O śmierci Kazimierza Mazura szóstego września poinformował na Instagramie jego syn, Kazik Mazur. Aktor, znany z serialu "Na Wspólnej", który imię otrzymał po ojcu, opublikował bardzo osobisty i wzruszający wpis.
Dziś odszedł mój największy przyjaciel, tata, wybitny aktor, kochany człowiek. Kazimierz Mazur. Przemierzaliśmy razem noce i dnie. "Dobranoc Mój Kochany" - tym pięknym wierszem pożegnał się z nami, posłuchajcie... "Dobranoc Mój Książę" - napisał.
Kazimierz Mazur zmarł w wieku 74 lat w wyniku długotrwałej choroby. Pogrzeb aktora odbył się w obrządku słowiańskim na cmentarzu w Wołominie.
Kazimierz Mazur popularność zyskał dzięki roli Tomaszka Niechcica w filmie i serialu "Noce i dnie". Na ostatnim pożegnaniu aktora pojawiły się tłumy. Oprócz najbliższej rodziny widziano także znajomych z branży m.in. Dariusza Kordka i Jakuba Wieczorka.
Na cmentarzu w Wołominie odbyła się wyjątkowa ceremonia.

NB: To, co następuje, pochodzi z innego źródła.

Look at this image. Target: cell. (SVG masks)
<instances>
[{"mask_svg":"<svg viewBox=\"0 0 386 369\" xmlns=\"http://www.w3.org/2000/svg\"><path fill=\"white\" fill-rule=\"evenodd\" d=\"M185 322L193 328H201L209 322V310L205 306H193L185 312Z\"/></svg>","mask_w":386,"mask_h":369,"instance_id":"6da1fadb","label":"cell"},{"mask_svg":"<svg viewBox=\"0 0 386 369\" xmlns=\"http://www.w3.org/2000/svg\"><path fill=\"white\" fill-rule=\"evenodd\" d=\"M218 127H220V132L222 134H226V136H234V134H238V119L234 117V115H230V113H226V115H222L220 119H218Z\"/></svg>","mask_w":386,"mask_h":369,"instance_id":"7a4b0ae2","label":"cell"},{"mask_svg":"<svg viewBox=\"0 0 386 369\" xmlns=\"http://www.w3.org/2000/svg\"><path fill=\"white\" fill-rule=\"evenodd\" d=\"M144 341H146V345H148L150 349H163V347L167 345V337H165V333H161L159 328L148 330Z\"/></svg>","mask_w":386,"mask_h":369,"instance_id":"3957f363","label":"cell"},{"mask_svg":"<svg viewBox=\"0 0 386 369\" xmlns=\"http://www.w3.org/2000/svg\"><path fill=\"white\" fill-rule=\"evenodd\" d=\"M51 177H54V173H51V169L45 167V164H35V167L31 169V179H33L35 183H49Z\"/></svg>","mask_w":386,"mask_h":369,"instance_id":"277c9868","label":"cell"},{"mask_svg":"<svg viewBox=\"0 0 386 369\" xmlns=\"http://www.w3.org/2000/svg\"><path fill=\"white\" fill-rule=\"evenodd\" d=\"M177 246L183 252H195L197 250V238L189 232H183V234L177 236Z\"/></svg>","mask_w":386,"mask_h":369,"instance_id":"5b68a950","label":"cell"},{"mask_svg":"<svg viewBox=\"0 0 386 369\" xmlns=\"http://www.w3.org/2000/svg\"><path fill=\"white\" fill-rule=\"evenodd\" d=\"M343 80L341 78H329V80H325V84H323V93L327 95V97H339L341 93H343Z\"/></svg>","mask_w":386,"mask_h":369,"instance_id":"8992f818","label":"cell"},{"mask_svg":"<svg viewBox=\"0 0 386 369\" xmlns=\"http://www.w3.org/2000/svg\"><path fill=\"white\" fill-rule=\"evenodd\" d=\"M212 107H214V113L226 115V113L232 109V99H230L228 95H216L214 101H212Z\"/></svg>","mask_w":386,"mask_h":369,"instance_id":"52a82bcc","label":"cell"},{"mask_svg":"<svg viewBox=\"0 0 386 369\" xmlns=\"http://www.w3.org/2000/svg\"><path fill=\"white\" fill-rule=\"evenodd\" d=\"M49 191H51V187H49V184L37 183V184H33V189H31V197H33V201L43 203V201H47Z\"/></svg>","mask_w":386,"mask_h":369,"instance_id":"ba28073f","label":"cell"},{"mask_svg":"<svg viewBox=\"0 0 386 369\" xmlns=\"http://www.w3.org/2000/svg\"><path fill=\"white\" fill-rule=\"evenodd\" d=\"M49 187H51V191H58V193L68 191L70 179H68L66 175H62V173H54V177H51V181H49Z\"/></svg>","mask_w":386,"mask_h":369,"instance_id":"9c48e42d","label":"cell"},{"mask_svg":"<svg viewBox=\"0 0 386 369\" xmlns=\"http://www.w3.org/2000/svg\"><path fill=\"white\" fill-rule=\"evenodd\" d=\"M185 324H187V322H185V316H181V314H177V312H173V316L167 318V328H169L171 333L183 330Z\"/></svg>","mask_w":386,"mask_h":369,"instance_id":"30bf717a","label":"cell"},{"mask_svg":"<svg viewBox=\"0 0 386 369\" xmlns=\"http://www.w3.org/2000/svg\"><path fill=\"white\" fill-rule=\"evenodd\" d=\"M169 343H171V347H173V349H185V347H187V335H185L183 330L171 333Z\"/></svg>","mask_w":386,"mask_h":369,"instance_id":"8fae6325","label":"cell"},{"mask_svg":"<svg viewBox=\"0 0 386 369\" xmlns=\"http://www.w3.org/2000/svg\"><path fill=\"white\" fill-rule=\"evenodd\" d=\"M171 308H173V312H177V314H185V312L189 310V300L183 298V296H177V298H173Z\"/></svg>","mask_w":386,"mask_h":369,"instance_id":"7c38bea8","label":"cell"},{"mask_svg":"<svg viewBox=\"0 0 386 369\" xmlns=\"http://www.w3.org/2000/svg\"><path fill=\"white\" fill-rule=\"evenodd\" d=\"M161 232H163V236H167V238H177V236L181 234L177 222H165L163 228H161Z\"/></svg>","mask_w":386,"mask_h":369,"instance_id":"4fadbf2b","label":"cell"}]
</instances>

Aktor był rodzimowiercą, współzałożycielem zarejestrowanego w 1995 roku Rodzimego Kościoła Polskiego. W trakcie pogrzebu odprawiono słowiańskie obrzędy.
Obok urny z prochami aktora rozstawiono stół, na którym znalazły się m.in. chleb, sól i naczynia wykorzystywane przy obrzędach pogrzebowych Słowian.
Ceremonia została poprowadzona przez ubranych w słowiańskie szaty kapłanów, którzy rozpalili dwa paleniska z drewnem. Związane jest to z wierzeniami, że ogień jest łącznikiem pomiędzy światem żywych i umarłych. Potem odpalono pochodnie, które zostały przekazane w ręce zebranego tłumu. W miejscu ceremonii rozstawiono sztandary, na których widniały trzy najważniejsze symbole religii i kultury Słowian - kołowrót, swarzyca i tzw. Ręce Boga.
Na pogrzebie przemówienie wygłosił także syn aktora, który z ojcem pożegnał się rozczulającymi słowami.